Authentication Service (AS): A service that issues ticket granting tickets (TGTs), which are used for authenticating principals within the realm or domain served by the authentication service.

Authentication Service (AS) exchange: The Kerberos sub-protocol in which the authentication service component of the key distribution center (KDC) accepts an initial logon or authentication request from a client and provides the client with a ticket granting ticket (TGT) and necessary cryptographic keys to make use of the ticket. This is specified in [RFC4120] section 3.1. The AS exchange is always initiated by the client, usually in response to the initial logon of a principal such as a user.

authentication type: A numeric identifier that uniquely identifies a security provider.

authenticator: (1) The entity requesting the authentication of a peer.

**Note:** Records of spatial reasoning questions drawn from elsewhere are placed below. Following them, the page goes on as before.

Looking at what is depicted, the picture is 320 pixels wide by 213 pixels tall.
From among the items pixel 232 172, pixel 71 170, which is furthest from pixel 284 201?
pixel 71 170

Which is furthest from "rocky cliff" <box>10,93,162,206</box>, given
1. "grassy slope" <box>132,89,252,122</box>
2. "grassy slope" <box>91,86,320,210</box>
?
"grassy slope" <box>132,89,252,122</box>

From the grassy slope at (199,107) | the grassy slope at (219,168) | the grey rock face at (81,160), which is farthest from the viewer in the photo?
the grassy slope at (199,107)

(2) A protocol message or data structure within a message that carries authentication information.

(3) When used in reference to the Netlogon Protocol, the data stored in the NETLOGON_AUTHENTICATOR structure.

(4) When used in reference to Kerberos, see Kerberos Authenticator.

AuthIP: See Authenticated IP (AuthIP).

authorization: The secure computation of roles and accesses granted to an identity.

authorization context: The set of identities for groups and the identity of the user made available to a server for the purposes of determining authorization to a resource.

authorization data: An extensible field within a Kerberos ticket, used to pass authorization data about the principal on whose behalf the ticket was issued to the application service.

auxiliary class: An object class that cannot be instantiated in the directory but that may be associated with an abstract or structural object class to add its attributes to that abstract or structural class.

auxiliary object class: An object class that can be instantiated on, or removed from, an existing object.

AV pair: Attribute/value pair. The name of some attribute, along with its value. AV pairs in NT LAN Manager (NTLM) have a structure specifying the encoding of the information stored in them.